**Your tasks**
- 1) Tally the lines of the records that contain the word "concrete", treating case as significant, and give only the number.
- 2) Carry on the passage on time series modelling, starting after its last sentence.

**Source passage**

Time series modelling is defined as the combination of:

  1. Choice of explanatory variables or regressors - which variables help me in explaining the target variable I want to forecast?
  2. Choice of forecasting algorithm - which algorithm do I use to produce my forecast? Arima, Linear regression, Boosting model?
  3. Choice of train set - how many observations do I use to train my model and produce my forecast?

Each model is optimized to better fit the training dataset and forecast the target variable: from energy consumption to spare parts demand. Classification or Clustering profile of time series data helps in defining the best fitting model in terms of choice of regressors (calendar variables or temperatures), forecasting algorithm (ARIMA vs Exponential smoothing) and train set (one year or just few days of data).

If I am new to demand forecasting, how can this accelerator help me? What should I do to use it?

What do I need in terms of time series data to use this accelerator?

**Stored records**
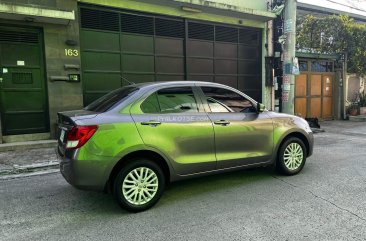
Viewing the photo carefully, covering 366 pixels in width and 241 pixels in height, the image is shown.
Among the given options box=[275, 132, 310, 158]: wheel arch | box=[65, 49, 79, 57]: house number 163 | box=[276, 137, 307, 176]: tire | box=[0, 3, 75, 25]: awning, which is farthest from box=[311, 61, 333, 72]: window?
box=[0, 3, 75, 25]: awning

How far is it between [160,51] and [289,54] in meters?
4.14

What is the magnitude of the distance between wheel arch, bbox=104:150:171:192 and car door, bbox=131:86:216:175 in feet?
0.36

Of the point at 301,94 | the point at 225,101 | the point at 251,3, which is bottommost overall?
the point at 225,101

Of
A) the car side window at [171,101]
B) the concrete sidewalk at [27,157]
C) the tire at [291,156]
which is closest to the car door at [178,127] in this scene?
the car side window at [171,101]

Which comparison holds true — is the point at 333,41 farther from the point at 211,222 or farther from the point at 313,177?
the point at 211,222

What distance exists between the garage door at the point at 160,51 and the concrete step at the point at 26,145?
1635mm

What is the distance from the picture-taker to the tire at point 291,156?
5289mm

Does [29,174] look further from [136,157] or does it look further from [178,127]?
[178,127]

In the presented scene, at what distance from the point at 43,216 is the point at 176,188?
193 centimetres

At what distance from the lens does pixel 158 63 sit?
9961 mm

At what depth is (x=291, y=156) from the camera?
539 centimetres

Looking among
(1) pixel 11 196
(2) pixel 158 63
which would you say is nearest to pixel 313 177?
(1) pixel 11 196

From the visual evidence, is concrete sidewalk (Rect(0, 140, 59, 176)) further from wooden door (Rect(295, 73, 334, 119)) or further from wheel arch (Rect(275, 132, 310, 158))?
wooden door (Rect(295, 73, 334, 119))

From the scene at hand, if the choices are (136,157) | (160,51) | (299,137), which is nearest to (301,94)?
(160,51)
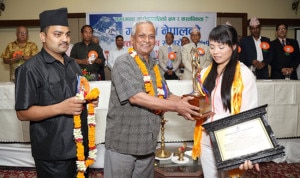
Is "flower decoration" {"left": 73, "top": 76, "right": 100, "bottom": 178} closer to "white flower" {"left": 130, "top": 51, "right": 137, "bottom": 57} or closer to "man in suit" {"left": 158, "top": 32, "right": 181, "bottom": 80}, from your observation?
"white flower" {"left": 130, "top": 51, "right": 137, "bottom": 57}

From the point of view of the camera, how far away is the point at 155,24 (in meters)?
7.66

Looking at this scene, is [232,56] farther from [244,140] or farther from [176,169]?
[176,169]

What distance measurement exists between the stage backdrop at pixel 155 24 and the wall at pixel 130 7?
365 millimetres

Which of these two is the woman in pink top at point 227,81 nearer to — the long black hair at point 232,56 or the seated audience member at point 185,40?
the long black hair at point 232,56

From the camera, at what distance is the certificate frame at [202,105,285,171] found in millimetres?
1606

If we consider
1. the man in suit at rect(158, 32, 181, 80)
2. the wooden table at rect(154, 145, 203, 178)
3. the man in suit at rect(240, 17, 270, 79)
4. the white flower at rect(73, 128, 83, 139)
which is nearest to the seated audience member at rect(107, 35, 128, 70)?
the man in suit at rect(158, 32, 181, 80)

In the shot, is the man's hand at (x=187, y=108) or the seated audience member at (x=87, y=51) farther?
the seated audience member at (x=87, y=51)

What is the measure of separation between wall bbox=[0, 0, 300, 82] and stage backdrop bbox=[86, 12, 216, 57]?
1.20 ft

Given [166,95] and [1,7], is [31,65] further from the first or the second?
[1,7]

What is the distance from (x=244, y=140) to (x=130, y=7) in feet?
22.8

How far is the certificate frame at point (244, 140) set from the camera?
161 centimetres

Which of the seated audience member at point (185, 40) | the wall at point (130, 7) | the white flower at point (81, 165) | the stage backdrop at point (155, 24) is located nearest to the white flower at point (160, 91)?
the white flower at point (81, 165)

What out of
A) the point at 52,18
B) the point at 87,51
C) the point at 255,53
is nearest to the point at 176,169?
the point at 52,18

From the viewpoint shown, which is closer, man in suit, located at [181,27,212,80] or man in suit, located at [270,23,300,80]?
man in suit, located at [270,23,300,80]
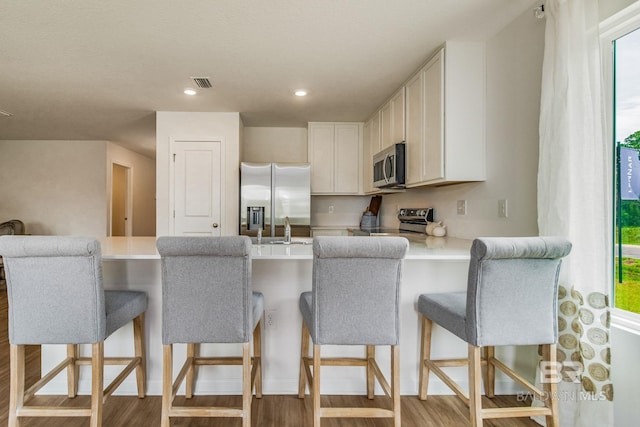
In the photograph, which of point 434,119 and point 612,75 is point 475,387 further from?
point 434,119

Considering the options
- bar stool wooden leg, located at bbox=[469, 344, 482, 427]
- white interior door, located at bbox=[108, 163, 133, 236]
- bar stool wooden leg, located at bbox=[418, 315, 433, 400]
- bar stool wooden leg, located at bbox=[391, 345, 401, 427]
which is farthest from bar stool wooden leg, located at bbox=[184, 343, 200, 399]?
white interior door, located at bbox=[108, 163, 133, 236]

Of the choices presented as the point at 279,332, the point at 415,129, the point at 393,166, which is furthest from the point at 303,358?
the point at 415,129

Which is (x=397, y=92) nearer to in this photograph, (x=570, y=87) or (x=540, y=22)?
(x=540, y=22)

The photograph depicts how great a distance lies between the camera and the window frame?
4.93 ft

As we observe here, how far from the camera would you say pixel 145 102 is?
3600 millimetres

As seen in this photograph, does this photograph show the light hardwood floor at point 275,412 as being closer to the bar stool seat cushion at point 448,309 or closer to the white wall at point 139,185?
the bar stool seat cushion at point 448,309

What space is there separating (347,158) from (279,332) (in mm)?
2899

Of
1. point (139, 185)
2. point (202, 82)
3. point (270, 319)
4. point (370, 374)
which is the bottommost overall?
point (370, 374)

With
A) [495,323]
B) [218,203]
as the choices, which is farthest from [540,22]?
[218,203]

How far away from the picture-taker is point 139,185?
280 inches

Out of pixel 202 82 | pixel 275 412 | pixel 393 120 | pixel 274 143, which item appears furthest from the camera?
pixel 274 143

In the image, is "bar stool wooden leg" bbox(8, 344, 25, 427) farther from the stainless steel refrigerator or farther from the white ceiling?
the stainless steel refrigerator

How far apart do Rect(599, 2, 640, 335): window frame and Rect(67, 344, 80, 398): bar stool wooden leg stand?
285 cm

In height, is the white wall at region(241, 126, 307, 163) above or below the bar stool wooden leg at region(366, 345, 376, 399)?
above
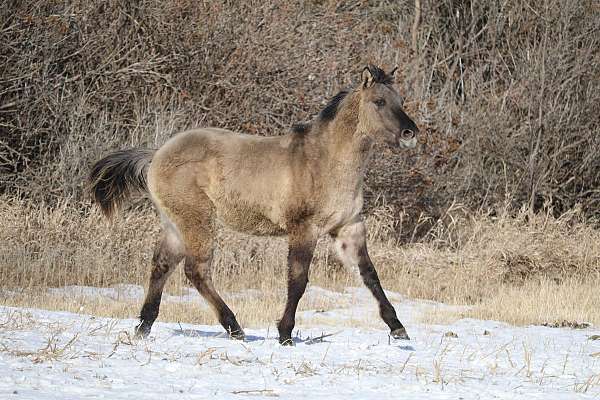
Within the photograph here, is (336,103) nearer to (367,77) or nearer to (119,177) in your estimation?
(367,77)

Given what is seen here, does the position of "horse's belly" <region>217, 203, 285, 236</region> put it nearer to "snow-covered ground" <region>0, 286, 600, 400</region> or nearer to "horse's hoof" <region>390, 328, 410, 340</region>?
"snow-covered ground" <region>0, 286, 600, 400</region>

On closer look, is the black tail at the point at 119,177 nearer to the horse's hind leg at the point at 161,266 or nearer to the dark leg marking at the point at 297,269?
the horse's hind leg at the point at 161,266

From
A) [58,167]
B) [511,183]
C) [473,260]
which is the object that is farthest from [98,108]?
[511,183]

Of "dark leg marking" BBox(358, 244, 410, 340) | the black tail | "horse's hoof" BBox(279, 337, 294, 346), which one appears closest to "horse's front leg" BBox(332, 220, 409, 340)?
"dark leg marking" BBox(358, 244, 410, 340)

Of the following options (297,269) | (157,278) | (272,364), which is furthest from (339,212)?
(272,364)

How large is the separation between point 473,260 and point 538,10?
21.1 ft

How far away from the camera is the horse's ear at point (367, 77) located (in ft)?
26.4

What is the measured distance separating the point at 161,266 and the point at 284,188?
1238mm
* * *
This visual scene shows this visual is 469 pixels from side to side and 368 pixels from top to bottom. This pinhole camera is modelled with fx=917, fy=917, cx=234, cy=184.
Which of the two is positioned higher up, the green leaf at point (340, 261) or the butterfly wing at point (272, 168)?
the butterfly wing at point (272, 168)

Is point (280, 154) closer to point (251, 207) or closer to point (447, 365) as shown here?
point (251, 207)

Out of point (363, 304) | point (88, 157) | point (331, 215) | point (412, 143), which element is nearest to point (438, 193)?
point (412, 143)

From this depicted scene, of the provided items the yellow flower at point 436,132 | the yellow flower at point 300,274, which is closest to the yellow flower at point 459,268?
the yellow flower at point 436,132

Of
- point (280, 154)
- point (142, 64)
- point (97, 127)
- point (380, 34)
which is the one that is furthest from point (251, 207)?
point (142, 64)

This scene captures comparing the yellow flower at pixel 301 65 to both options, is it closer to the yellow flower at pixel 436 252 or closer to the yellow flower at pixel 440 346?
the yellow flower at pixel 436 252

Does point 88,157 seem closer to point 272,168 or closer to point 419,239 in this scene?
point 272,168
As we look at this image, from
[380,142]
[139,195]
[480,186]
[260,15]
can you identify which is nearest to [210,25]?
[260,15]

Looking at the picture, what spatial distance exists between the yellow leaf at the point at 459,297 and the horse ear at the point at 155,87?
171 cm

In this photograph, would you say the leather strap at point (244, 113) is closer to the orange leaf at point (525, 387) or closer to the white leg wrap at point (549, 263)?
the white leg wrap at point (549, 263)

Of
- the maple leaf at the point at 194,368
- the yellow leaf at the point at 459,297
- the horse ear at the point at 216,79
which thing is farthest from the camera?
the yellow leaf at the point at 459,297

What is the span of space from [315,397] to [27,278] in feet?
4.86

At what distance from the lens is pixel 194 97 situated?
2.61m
==
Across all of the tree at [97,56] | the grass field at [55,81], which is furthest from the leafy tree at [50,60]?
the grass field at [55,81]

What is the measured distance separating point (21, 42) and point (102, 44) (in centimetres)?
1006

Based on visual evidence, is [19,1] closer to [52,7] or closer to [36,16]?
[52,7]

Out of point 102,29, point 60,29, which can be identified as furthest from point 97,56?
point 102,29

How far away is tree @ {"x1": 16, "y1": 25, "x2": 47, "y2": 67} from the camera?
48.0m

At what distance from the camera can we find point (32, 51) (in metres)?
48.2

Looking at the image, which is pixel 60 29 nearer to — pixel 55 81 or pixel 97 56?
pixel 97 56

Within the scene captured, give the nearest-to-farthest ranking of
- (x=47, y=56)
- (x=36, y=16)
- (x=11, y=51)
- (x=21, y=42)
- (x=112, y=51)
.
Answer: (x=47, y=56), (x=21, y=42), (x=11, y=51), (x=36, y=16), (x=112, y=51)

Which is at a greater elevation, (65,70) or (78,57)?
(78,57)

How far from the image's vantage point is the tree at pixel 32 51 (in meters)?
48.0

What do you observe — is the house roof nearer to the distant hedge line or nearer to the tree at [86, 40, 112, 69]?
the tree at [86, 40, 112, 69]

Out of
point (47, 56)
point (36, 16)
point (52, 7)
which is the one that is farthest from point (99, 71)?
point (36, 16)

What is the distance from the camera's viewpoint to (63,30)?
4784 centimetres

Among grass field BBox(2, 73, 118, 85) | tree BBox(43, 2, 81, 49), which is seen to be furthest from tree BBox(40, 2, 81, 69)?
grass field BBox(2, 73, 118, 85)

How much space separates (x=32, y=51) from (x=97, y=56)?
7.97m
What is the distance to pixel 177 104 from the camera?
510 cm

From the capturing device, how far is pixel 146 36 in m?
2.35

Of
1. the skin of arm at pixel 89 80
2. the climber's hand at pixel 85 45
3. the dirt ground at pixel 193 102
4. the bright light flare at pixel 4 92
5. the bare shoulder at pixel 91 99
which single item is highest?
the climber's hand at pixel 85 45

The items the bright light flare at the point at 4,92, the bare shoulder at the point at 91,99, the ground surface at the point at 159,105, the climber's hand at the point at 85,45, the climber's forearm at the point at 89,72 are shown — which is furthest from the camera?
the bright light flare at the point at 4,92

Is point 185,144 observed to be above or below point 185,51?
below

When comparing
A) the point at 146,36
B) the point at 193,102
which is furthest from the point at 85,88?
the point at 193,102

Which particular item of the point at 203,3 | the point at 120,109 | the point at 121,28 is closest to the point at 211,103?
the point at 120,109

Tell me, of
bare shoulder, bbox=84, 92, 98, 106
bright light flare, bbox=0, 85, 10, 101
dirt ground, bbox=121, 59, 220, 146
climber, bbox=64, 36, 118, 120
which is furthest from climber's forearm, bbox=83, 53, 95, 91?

**Results of the tasks**
- 1) 3

- 2)
This accelerator deals with so-called panel data. In statistics and econometrics, panel data or longitudinal data is a collection of data that contains observations about different cross sections (groups or ids) that is assembled over intervals in time and ordered chronologically. Examples of groups that may make up panel data series include countries, firms, individuals, or demographic groups.

Alt text

Specifically:

Group or Id Time period Notation
1 1 $Y_{11}$
1 2 $Y_{12}$
1 T $Y_{1T}$
$\vdots$ $\vdots$ $\vdots$
N 1 $Y_{N1}$
N 2 $Y_{N2}$
N T $Y_{NT}$

Example datasets:

Field Topics Example dataset
Microeconomics GDP across multiple countries, Unemployment across different states, Income dynamic studies, international current account balances Panel Study of Income Dynamics (PSID)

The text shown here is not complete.